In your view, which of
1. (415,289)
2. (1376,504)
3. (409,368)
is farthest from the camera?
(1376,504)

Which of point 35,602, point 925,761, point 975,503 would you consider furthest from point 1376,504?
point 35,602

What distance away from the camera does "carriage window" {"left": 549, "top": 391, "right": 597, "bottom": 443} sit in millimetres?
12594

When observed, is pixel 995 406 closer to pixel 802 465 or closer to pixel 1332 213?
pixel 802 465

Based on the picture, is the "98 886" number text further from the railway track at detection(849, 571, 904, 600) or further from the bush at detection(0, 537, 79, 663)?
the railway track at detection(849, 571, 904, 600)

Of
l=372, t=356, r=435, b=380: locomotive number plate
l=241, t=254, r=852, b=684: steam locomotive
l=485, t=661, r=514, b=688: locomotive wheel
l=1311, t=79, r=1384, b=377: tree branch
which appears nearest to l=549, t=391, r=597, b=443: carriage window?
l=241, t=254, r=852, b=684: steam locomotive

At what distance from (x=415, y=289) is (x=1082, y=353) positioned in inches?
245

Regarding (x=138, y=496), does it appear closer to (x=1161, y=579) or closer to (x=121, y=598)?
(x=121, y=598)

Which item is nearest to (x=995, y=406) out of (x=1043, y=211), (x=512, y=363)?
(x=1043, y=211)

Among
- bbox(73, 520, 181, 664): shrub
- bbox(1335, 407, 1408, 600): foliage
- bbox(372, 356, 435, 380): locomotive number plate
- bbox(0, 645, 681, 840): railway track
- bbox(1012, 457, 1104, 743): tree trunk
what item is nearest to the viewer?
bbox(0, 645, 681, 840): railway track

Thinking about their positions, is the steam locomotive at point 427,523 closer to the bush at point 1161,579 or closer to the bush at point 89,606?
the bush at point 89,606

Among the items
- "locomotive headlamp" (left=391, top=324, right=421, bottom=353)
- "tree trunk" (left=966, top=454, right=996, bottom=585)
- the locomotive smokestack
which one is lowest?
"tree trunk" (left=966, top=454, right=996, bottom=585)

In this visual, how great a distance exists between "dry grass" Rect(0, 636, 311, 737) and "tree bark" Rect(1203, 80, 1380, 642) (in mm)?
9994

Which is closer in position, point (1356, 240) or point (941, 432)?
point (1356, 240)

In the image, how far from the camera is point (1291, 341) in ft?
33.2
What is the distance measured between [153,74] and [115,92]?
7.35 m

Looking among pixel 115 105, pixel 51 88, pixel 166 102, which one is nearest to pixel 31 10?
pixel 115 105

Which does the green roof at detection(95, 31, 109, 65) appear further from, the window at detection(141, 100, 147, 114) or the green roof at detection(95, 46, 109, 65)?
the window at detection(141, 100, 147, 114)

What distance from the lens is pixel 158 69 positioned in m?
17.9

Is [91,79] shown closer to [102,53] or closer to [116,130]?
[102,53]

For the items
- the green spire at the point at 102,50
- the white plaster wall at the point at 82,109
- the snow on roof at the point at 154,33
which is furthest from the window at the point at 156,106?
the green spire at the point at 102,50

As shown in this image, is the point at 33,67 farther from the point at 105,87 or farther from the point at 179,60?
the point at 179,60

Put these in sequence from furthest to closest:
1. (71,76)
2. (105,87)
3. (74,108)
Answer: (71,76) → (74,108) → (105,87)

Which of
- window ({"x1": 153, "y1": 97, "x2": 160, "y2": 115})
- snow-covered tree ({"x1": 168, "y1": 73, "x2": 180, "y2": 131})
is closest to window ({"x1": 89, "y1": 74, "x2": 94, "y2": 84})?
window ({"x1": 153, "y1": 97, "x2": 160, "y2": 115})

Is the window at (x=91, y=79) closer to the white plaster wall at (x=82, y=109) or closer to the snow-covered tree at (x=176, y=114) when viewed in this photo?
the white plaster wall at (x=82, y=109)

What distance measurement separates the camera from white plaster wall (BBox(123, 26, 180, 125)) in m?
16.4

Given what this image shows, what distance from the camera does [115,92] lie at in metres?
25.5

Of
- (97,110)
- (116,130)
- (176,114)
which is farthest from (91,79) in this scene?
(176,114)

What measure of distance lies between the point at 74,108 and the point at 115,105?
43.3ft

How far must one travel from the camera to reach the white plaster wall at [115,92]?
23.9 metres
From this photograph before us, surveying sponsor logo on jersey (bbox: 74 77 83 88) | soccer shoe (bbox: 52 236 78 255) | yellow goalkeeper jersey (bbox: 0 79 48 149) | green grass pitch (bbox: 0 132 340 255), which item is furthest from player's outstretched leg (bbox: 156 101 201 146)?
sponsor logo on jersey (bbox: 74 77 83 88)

━━━━━━━━━━

** Work to complete **
Duplicate every item above word for word, without any changes.

** Solution to this task **
In your view, which of
1. (415,289)
2. (1376,504)
3. (409,368)
is farthest from the camera?
(1376,504)

Which of point 35,602, point 925,761, point 975,503 would you consider furthest from point 1376,504?
point 35,602

What distance away from the camera does "carriage window" {"left": 549, "top": 391, "right": 597, "bottom": 443} sit in millimetres?
12594

When observed, is pixel 995 406 closer to pixel 802 465 or closer to pixel 1332 213?
pixel 802 465

Based on the picture, is the "98 886" number text further from the railway track at detection(849, 571, 904, 600) or further from the bush at detection(0, 537, 79, 663)?
the railway track at detection(849, 571, 904, 600)

Of
l=372, t=356, r=435, b=380: locomotive number plate
l=241, t=254, r=852, b=684: steam locomotive
l=485, t=661, r=514, b=688: locomotive wheel
l=1311, t=79, r=1384, b=377: tree branch
which appears nearest to l=549, t=391, r=597, b=443: carriage window?
l=241, t=254, r=852, b=684: steam locomotive

At what distance from (x=415, y=289) is (x=1082, y=353) positioned in inches?
245

Regarding (x=138, y=496), does it appear closer to (x=1161, y=579) or closer to (x=121, y=598)?
(x=121, y=598)

Which item is nearest to (x=995, y=406) out of (x=1043, y=211), (x=512, y=363)?
(x=1043, y=211)

Among
- bbox(73, 520, 181, 664): shrub
- bbox(1335, 407, 1408, 600): foliage
- bbox(372, 356, 435, 380): locomotive number plate
- bbox(0, 645, 681, 840): railway track
- bbox(1012, 457, 1104, 743): tree trunk
what item is nearest to the viewer?
bbox(0, 645, 681, 840): railway track

Thinking about their positions, is the steam locomotive at point 427,523 closer to the bush at point 1161,579 or closer to the bush at point 89,606?
the bush at point 89,606

Among the items
- "locomotive headlamp" (left=391, top=324, right=421, bottom=353)
- "tree trunk" (left=966, top=454, right=996, bottom=585)
- the locomotive smokestack
which one is lowest?
"tree trunk" (left=966, top=454, right=996, bottom=585)

In this visual, how great a distance exists between "dry grass" Rect(0, 636, 311, 737) and "tree bark" Rect(1203, 80, 1380, 642) (in mm)?
9994

Which is closer in position, point (1356, 240) or point (941, 432)?
point (1356, 240)

In the image, how far from the camera is point (1291, 341) in ft?
33.2
What is the distance measured between [153,74] and [115,92]?
7.35 m

Looking among pixel 115 105, pixel 51 88, pixel 166 102, which one is nearest to pixel 31 10?
pixel 115 105

Which does the green roof at detection(95, 31, 109, 65) appear further from, the window at detection(141, 100, 147, 114) or the green roof at detection(95, 46, 109, 65)?
the window at detection(141, 100, 147, 114)

What distance from the lens is pixel 158 69 positioned in m?
17.9

Is [91,79] shown closer to [102,53] or closer to [116,130]?
[102,53]

For the items
- the green spire at the point at 102,50
- the white plaster wall at the point at 82,109
- the snow on roof at the point at 154,33
which is furthest from the window at the point at 156,106?
the green spire at the point at 102,50

As shown in this image, is the point at 33,67 farther from the point at 105,87 or farther from the point at 179,60?
the point at 179,60

Put these in sequence from furthest to closest:
1. (71,76)
2. (105,87)
3. (74,108)
Answer: (71,76) → (74,108) → (105,87)

Which of
- window ({"x1": 153, "y1": 97, "x2": 160, "y2": 115})
- snow-covered tree ({"x1": 168, "y1": 73, "x2": 180, "y2": 131})
is closest to window ({"x1": 89, "y1": 74, "x2": 94, "y2": 84})?
window ({"x1": 153, "y1": 97, "x2": 160, "y2": 115})

Is the window at (x=91, y=79) closer to the white plaster wall at (x=82, y=109) or closer to the snow-covered tree at (x=176, y=114) when viewed in this photo?
the white plaster wall at (x=82, y=109)

What distance measurement separates the camera from white plaster wall (BBox(123, 26, 180, 125)) in m?
16.4

Given what this image shows, what distance from the camera does [115,92] lie at in metres?
25.5

Of
- (97,110)
- (116,130)
- (176,114)
which is farthest from (91,79) in this scene?
(176,114)

What measure of distance lies between the point at 74,108 and the point at 115,105?
43.3ft

How far must one travel from the camera to reach the white plaster wall at [115,92]?
23.9 metres
From this photograph before us, surveying sponsor logo on jersey (bbox: 74 77 83 88) | soccer shoe (bbox: 52 236 78 255) | yellow goalkeeper jersey (bbox: 0 79 48 149) | green grass pitch (bbox: 0 132 340 255), which item is furthest from player's outstretched leg (bbox: 156 101 201 146)?
sponsor logo on jersey (bbox: 74 77 83 88)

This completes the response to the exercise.